TO DO: Write out again, word for word, the records from the line containing "Based on the" through the end of the records.

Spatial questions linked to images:
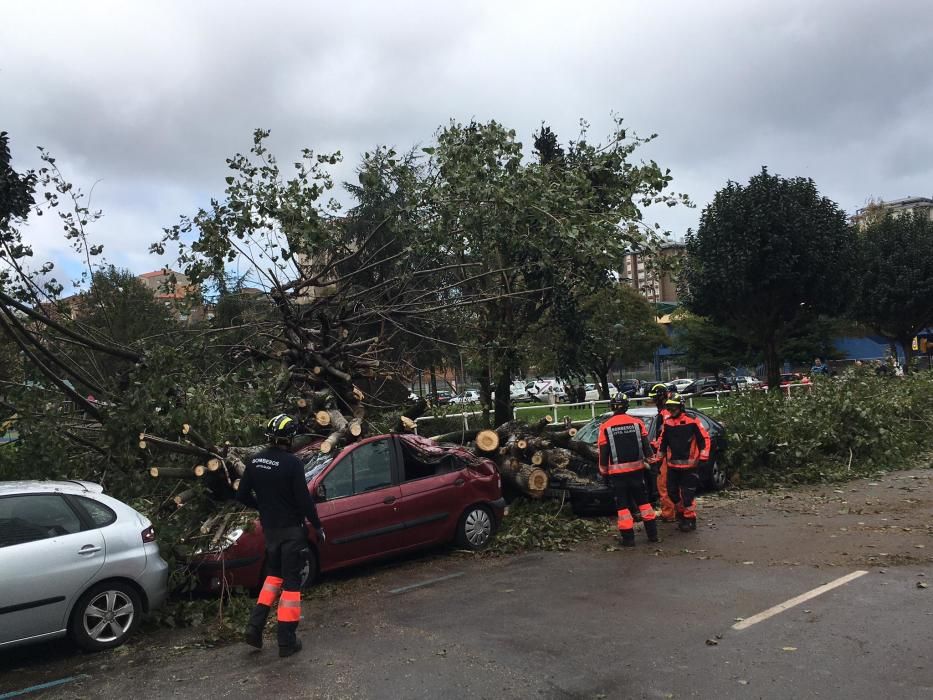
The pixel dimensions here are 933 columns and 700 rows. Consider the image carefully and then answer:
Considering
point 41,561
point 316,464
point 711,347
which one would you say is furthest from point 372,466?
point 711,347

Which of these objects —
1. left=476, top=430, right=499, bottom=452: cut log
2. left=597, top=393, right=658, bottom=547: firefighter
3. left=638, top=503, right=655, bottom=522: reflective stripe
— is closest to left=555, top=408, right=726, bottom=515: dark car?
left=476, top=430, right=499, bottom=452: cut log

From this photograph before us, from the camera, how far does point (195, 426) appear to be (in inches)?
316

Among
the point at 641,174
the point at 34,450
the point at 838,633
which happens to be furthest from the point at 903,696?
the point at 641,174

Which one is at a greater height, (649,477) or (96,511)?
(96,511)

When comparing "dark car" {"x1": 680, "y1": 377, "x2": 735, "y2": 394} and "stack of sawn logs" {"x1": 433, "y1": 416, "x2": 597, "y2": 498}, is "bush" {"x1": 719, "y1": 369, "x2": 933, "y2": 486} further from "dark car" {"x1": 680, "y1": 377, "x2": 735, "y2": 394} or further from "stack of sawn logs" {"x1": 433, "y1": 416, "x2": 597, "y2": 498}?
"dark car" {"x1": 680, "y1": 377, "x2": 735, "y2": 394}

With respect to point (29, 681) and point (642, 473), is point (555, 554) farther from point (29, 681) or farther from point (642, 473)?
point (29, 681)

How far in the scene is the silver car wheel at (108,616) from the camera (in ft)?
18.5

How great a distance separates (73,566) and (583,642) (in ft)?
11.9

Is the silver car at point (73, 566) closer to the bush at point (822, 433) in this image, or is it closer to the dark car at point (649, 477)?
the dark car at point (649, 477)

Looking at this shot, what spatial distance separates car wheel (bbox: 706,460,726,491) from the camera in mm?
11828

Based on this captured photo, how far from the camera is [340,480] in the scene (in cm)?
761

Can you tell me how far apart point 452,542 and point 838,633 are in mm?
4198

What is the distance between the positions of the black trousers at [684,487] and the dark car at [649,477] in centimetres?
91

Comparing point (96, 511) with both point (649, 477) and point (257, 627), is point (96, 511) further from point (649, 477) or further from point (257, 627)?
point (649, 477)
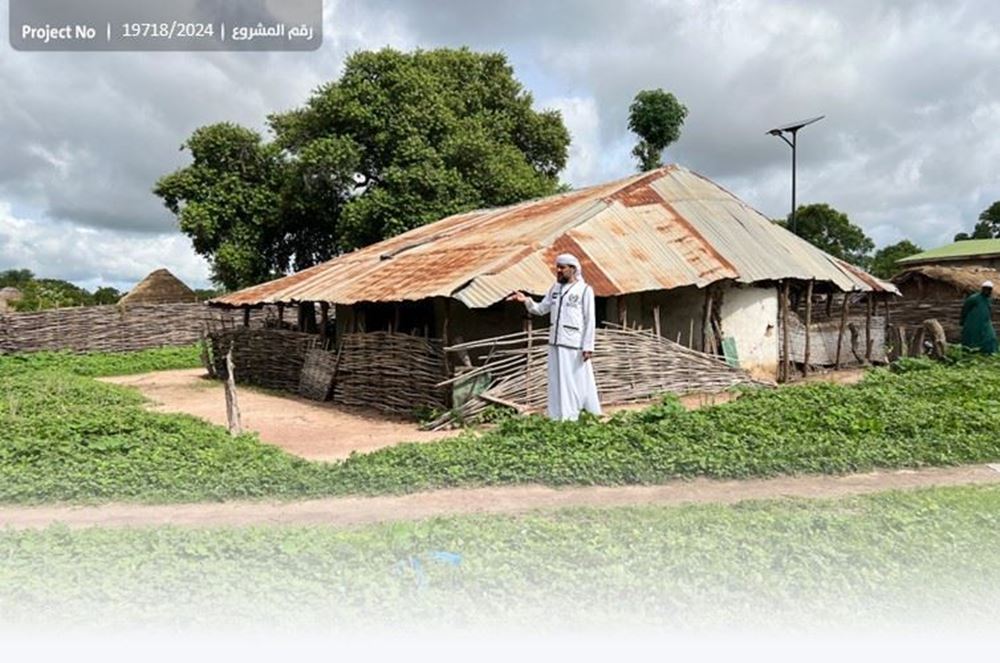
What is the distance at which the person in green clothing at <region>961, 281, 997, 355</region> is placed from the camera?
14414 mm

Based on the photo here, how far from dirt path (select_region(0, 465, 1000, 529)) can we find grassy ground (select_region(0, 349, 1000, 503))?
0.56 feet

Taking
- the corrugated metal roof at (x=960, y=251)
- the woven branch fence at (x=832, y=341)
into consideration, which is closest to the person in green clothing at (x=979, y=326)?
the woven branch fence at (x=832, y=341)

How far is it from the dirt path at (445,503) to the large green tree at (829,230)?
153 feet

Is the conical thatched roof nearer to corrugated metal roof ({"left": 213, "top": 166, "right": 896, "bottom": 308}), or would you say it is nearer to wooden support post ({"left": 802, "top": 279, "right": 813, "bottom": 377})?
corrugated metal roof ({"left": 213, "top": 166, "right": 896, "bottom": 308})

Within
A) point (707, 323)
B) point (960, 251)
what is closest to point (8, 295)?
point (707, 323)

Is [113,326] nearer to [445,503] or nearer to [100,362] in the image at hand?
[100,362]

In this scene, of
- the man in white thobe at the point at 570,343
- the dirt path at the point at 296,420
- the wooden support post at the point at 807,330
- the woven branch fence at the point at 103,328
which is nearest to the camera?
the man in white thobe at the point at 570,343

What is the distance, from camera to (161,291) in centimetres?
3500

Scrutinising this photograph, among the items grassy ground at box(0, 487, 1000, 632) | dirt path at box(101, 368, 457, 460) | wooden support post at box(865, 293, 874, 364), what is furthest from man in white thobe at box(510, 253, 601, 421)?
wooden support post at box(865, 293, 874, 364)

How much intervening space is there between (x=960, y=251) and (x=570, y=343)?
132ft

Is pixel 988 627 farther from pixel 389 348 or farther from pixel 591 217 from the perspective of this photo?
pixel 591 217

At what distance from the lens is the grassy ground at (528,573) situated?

EXERCISE ANSWER:
Based on the photo here, how far from dirt path (select_region(0, 465, 1000, 529)) can we find grassy ground (select_region(0, 349, 1000, 503))?
0.56 feet

Taking
- the corrugated metal roof at (x=960, y=251)
- the woven branch fence at (x=832, y=341)
into consideration, which is closest to the person in green clothing at (x=979, y=326)?
the woven branch fence at (x=832, y=341)

How far is it from the dirt path at (445,503) to the large green tree at (829,230)?
153 feet

Is the conical thatched roof nearer to corrugated metal roof ({"left": 213, "top": 166, "right": 896, "bottom": 308}), or would you say it is nearer to wooden support post ({"left": 802, "top": 279, "right": 813, "bottom": 377})?
corrugated metal roof ({"left": 213, "top": 166, "right": 896, "bottom": 308})

Within
A) point (707, 323)
B) point (960, 251)
what is closest to point (8, 295)?
point (707, 323)

Is [113,326] nearer to [445,503] or nearer to [100,362] in the image at hand?
[100,362]

In this scene, of
- the man in white thobe at the point at 570,343
- the dirt path at the point at 296,420
- the wooden support post at the point at 807,330
- the woven branch fence at the point at 103,328
which is nearest to the camera?
the man in white thobe at the point at 570,343

What is the distance, from camera to (161,291) in centimetres?
3500

Scrutinising this photograph, among the items grassy ground at box(0, 487, 1000, 632) | dirt path at box(101, 368, 457, 460) | wooden support post at box(865, 293, 874, 364), what is furthest from man in white thobe at box(510, 253, 601, 421)?
wooden support post at box(865, 293, 874, 364)

How much intervening space is there between (x=960, y=251) and (x=570, y=343)?
132ft

Is pixel 988 627 farther from pixel 389 348 or farther from pixel 591 217 from the perspective of this photo?
pixel 591 217

At what distance from the lens is the grassy ground at (528,573) situated?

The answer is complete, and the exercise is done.